Ryan’s mouth moved without anything coming out. “It’s not my place.”  
He hustled back to the table. Cora watched him go and then caught Tony’s look. He was staring at the door TJ went out with a frown on his face that looked more paternal worry than the usual devil-may-care Tony she was used to.   
Cora felt her detective instinct sparking. She stepped out the door, pulling her cellphone to call TJ. A ring sounded to her right. She turned, finding him leaning against the wall. She hung up and met his eyes. “I thought you went home.”  
“I just needed some air.”  
She pulled the jacket tighter around her and went over, leaning on the wall beside him. “I’m not really mad at you.”  
“I know.” He looked at her, “You’re allowed to be angry.”  
“Oh, you have a rule that allows that too?” He cringed slightly, and she immediately felt guilty. “Sorry…”  
“No, I…” TJ sighed. “Wish people wouldn’t hold on to this idea that I’m perfect.”  
“It’d be easier if you did something wrong once and a while.”  
“Like pee in the shower?”  
“Yeah, like pee in the shower.”  
He shook his head. “It’s hard, that people think I’m…good.
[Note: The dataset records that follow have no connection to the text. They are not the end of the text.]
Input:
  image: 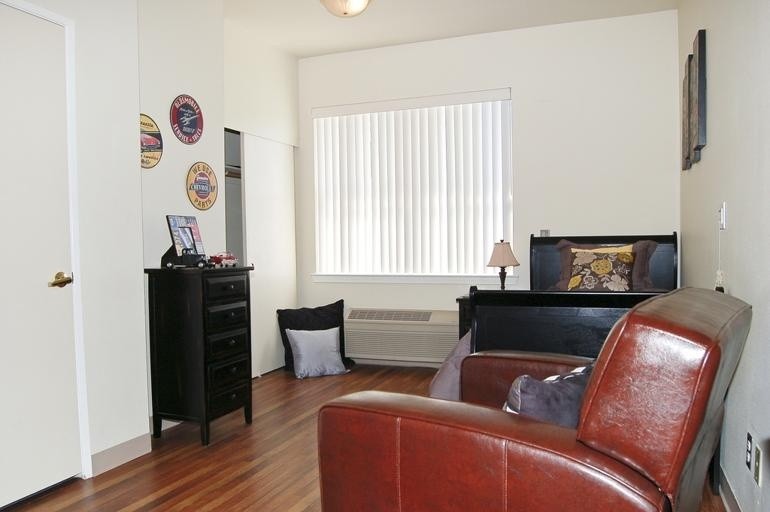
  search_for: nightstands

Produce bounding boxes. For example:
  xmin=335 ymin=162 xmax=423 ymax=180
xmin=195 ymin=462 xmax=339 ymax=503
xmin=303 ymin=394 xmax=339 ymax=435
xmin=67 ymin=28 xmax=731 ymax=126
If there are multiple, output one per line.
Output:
xmin=455 ymin=295 xmax=473 ymax=338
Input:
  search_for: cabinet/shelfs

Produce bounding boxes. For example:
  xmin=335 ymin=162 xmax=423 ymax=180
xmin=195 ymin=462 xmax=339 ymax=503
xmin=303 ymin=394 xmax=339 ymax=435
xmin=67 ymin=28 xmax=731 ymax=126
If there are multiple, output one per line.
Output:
xmin=143 ymin=266 xmax=254 ymax=441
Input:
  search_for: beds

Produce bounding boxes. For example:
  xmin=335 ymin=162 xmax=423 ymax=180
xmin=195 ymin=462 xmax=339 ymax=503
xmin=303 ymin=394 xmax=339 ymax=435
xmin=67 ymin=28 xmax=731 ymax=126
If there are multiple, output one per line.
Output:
xmin=459 ymin=233 xmax=678 ymax=357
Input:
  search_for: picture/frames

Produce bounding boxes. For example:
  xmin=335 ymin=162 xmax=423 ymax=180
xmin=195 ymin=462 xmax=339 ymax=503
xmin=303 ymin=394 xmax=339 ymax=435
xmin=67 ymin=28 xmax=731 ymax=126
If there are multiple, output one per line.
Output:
xmin=681 ymin=31 xmax=707 ymax=173
xmin=166 ymin=215 xmax=207 ymax=266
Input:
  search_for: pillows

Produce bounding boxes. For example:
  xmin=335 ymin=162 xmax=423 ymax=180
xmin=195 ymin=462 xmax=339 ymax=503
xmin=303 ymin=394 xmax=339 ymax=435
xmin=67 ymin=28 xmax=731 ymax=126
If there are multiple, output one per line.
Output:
xmin=503 ymin=363 xmax=600 ymax=429
xmin=569 ymin=250 xmax=634 ymax=293
xmin=553 ymin=239 xmax=657 ymax=290
xmin=274 ymin=299 xmax=356 ymax=374
xmin=285 ymin=327 xmax=350 ymax=379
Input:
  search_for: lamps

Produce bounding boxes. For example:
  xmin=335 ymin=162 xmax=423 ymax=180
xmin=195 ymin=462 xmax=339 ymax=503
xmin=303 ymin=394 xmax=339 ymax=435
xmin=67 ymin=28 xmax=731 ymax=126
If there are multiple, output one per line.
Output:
xmin=490 ymin=239 xmax=517 ymax=288
xmin=319 ymin=1 xmax=372 ymax=18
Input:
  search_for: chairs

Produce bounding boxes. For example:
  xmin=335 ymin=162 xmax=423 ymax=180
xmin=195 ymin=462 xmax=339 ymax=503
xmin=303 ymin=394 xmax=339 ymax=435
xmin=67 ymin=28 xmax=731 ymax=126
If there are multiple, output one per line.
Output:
xmin=316 ymin=287 xmax=755 ymax=512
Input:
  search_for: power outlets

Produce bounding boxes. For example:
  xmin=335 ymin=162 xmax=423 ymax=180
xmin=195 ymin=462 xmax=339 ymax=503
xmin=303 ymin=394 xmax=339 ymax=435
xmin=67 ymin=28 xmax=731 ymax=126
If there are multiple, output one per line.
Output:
xmin=745 ymin=432 xmax=753 ymax=472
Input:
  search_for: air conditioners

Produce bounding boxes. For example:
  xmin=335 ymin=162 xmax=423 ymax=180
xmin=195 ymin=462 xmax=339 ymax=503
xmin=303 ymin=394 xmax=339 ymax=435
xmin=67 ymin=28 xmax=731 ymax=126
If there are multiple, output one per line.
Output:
xmin=340 ymin=304 xmax=462 ymax=367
We’re not so different. I just have…more rules to keep it in check.”  
“To keep what?”  
“The mess.”  
Cora looked at him, with his hair perfectly in place. His shirt pressed, but his eyes clouded with thoughts. “TJ. What’s with the drinking?”  
He looked surprised, but it faded fast. “You’re a good detective, Cora.” He leaned his head back so he could look up at the cloud. “My father used to drink. I mean, really drink. Everything in excess, that’s my father.” He shook his head, “He would come home, still slurring his words and smelling like cheap perfume.” Cora looked at him in surprise.  
“So, your mom knew about the whole…reason I can’t get your Dad a job,” she said, putting it as mildly as she could.  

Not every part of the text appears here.